### What you should do
Repeat nothing but the lines below running from the one containing "First Holy Communion" to the one containing "Free Printable Fathers". Keep both end lines.

### Data provided
※ ※ ※
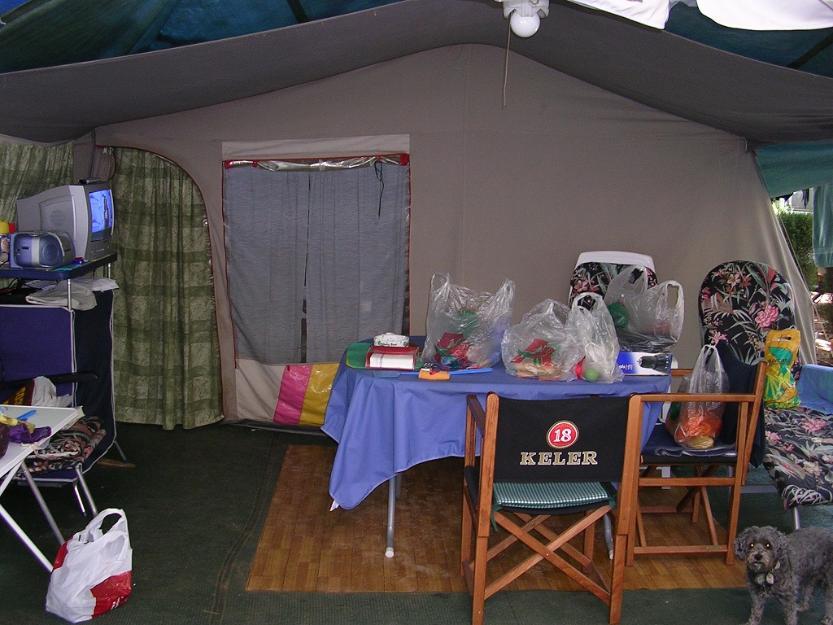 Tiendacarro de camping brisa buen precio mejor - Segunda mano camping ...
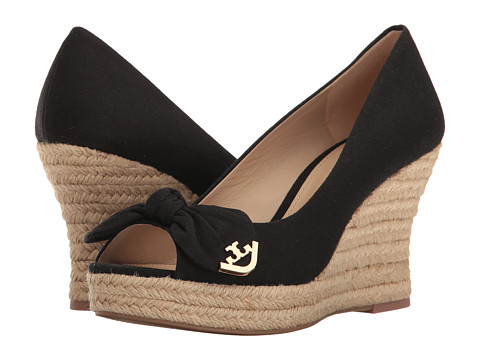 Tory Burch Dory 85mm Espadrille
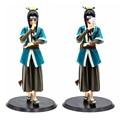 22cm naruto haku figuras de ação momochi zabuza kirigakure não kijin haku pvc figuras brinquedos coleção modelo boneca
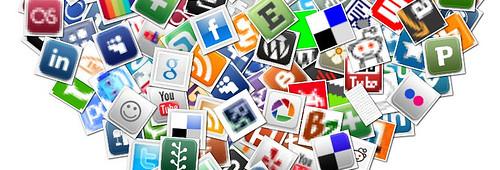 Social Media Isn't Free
※ ※ ※
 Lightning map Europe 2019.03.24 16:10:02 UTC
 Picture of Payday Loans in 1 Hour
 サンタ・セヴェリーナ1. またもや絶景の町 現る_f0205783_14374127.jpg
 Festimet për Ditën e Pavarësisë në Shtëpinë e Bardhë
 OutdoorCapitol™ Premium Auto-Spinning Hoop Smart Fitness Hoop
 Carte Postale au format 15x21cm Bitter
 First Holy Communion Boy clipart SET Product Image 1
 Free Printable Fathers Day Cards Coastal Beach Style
※ ※ ※
### Solution for this problem
 First Holy Communion Boy clipart SET Product Image 1
 Free Printable Fathers Day Cards Coastal Beach Style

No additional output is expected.